*** Begin section ***
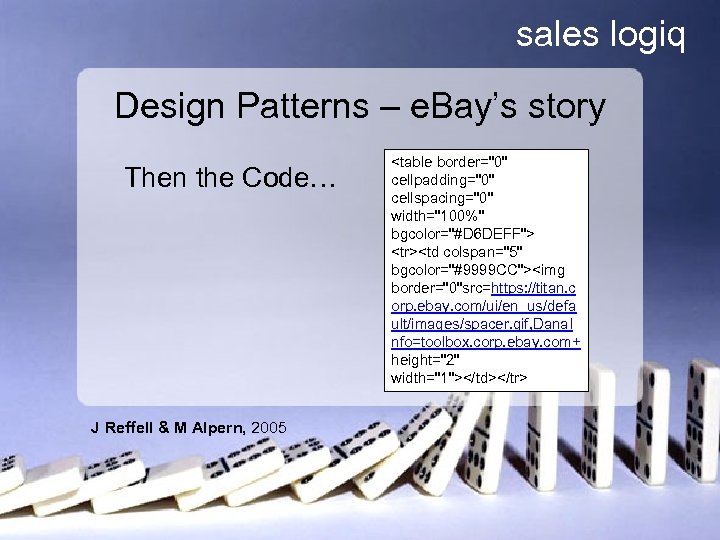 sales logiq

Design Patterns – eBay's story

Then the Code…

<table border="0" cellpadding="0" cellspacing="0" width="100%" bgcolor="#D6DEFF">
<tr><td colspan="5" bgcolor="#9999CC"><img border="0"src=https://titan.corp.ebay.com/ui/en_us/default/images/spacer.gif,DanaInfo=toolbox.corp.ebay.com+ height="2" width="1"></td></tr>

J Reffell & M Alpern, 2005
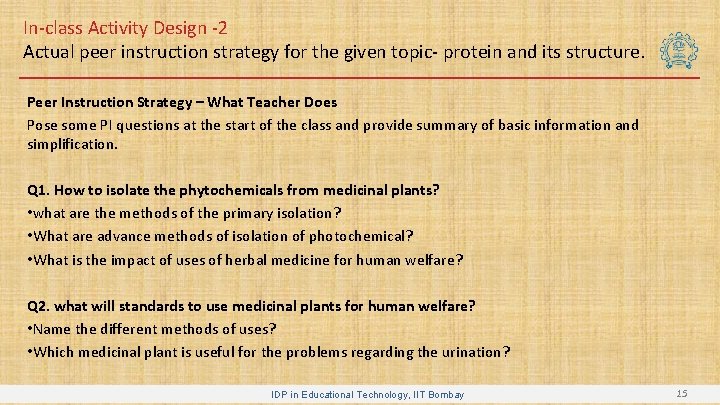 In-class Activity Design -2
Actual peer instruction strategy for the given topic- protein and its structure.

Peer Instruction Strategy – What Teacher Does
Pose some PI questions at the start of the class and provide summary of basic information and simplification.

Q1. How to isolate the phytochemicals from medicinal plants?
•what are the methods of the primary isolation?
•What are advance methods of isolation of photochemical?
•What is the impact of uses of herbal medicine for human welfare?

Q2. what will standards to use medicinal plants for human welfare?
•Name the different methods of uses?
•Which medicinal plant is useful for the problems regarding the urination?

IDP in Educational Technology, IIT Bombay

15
*** End section ***
*** Begin section ***
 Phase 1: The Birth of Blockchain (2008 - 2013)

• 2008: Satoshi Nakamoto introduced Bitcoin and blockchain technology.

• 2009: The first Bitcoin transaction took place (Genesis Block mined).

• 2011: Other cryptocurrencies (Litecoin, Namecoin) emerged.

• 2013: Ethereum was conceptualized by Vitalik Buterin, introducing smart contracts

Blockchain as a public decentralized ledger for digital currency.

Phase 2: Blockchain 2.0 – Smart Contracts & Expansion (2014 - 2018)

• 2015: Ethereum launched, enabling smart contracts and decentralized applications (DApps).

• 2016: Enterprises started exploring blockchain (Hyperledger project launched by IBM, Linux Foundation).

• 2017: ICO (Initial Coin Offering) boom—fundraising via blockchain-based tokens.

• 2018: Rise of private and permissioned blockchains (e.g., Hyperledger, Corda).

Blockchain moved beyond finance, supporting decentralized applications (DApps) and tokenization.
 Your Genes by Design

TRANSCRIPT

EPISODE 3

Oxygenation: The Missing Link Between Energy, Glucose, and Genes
*** End section ***
*** Begin section ***
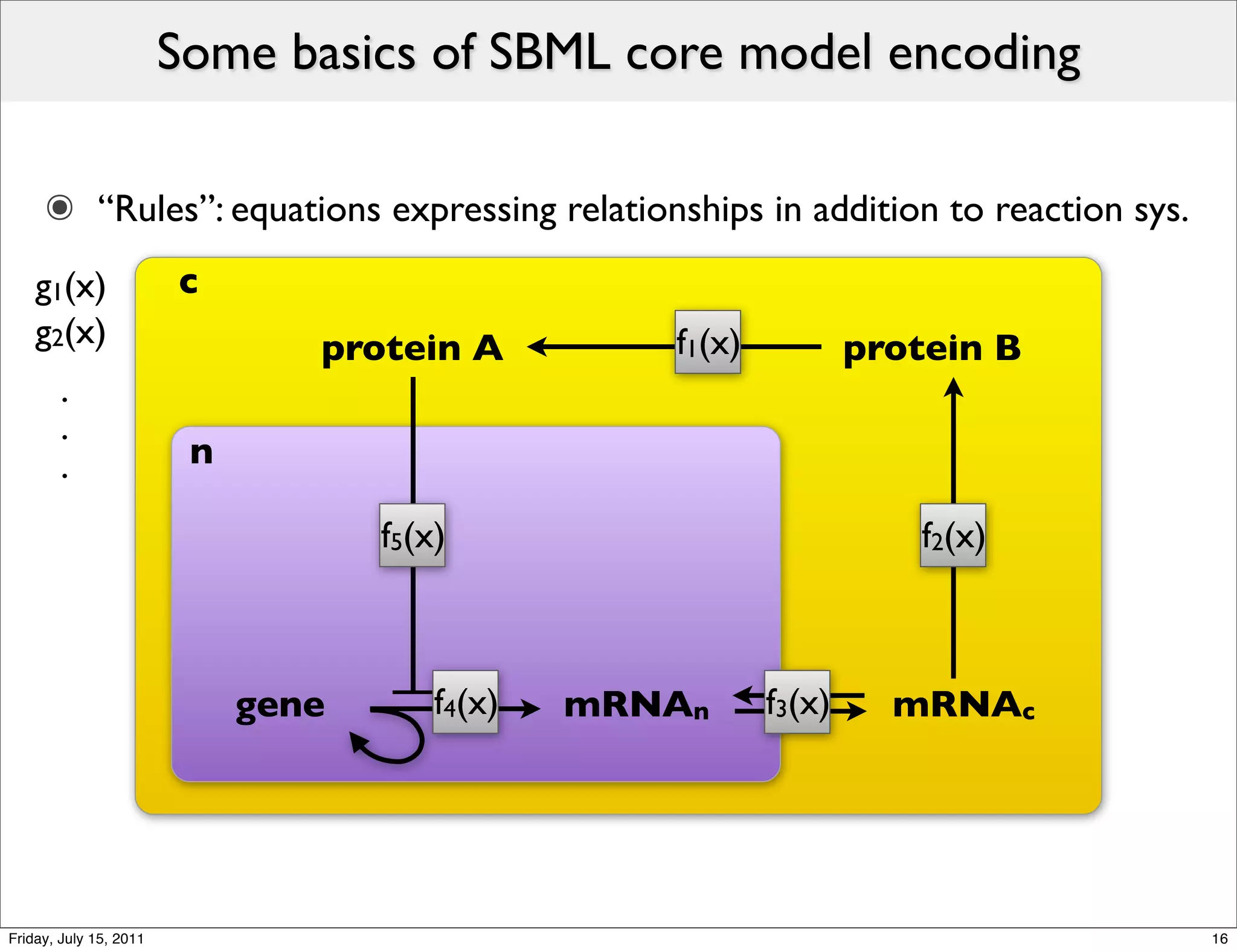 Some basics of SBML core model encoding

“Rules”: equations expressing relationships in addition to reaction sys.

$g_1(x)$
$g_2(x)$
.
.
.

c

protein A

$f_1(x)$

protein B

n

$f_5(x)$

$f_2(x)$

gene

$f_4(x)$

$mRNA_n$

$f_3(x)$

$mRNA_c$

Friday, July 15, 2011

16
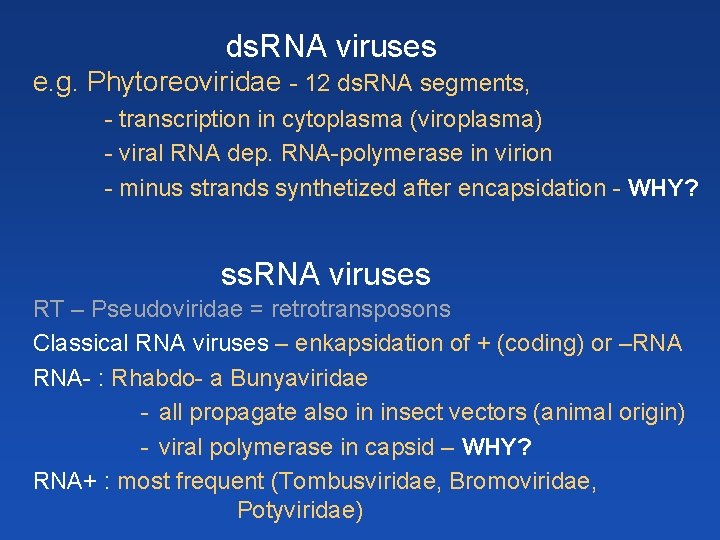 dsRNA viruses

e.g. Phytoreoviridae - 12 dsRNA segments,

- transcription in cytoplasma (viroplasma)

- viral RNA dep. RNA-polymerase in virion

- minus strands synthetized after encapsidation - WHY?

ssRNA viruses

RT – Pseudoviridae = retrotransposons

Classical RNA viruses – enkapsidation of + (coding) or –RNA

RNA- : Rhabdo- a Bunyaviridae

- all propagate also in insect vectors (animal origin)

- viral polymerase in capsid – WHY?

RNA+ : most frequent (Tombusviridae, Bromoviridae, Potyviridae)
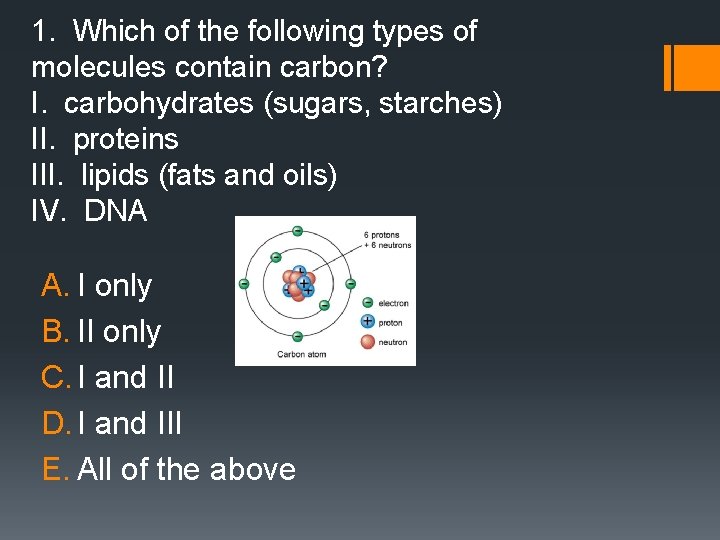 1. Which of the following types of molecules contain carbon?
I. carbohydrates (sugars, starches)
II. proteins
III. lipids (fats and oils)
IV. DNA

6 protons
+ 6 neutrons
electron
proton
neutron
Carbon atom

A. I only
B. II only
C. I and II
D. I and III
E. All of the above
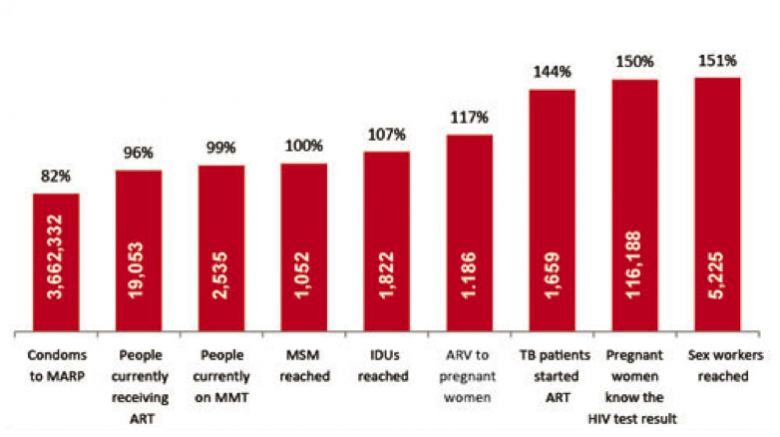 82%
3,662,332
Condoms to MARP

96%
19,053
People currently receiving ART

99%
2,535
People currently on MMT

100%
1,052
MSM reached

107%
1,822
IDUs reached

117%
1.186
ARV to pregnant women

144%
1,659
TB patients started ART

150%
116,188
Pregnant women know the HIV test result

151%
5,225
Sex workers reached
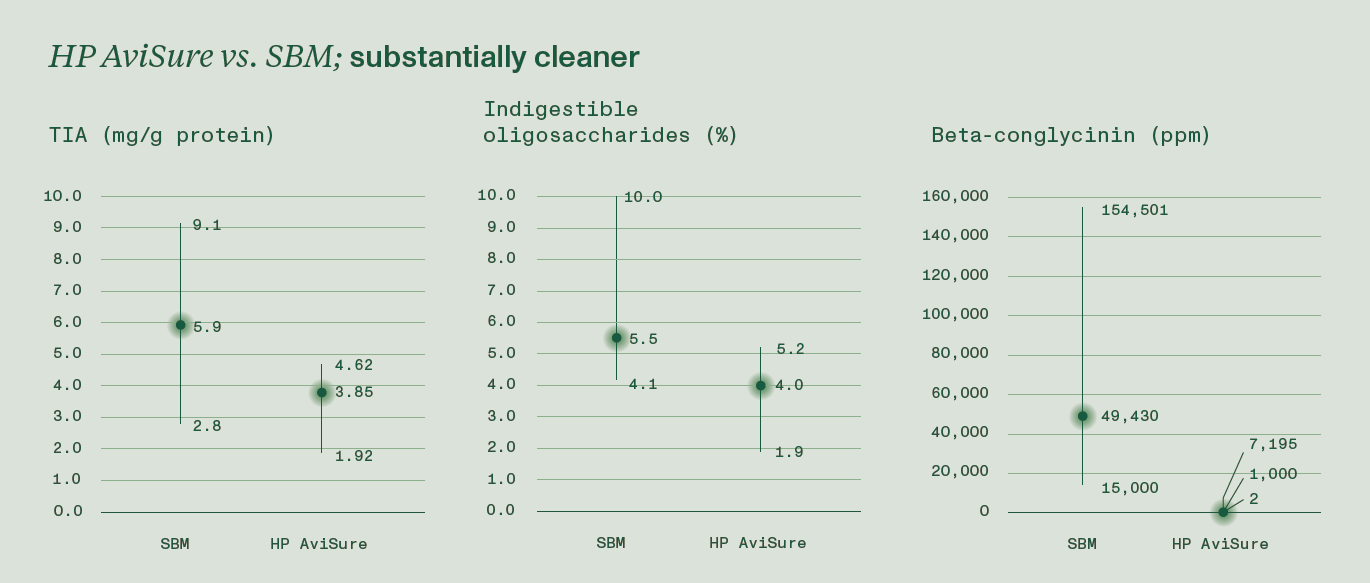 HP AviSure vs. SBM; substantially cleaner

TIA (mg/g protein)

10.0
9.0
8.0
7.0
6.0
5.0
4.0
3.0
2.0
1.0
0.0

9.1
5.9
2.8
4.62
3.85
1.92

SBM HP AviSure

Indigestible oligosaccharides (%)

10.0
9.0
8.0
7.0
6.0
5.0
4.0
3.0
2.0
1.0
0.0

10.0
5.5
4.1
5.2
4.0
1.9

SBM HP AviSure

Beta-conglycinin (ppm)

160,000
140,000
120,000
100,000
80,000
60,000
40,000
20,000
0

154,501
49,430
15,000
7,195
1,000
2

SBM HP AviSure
*** End section ***
**Work task**
Copy here each line of the preceding records with "women" in it.

**Response to the task**
ARV to pregnant women
Pregnant women know the HIV test result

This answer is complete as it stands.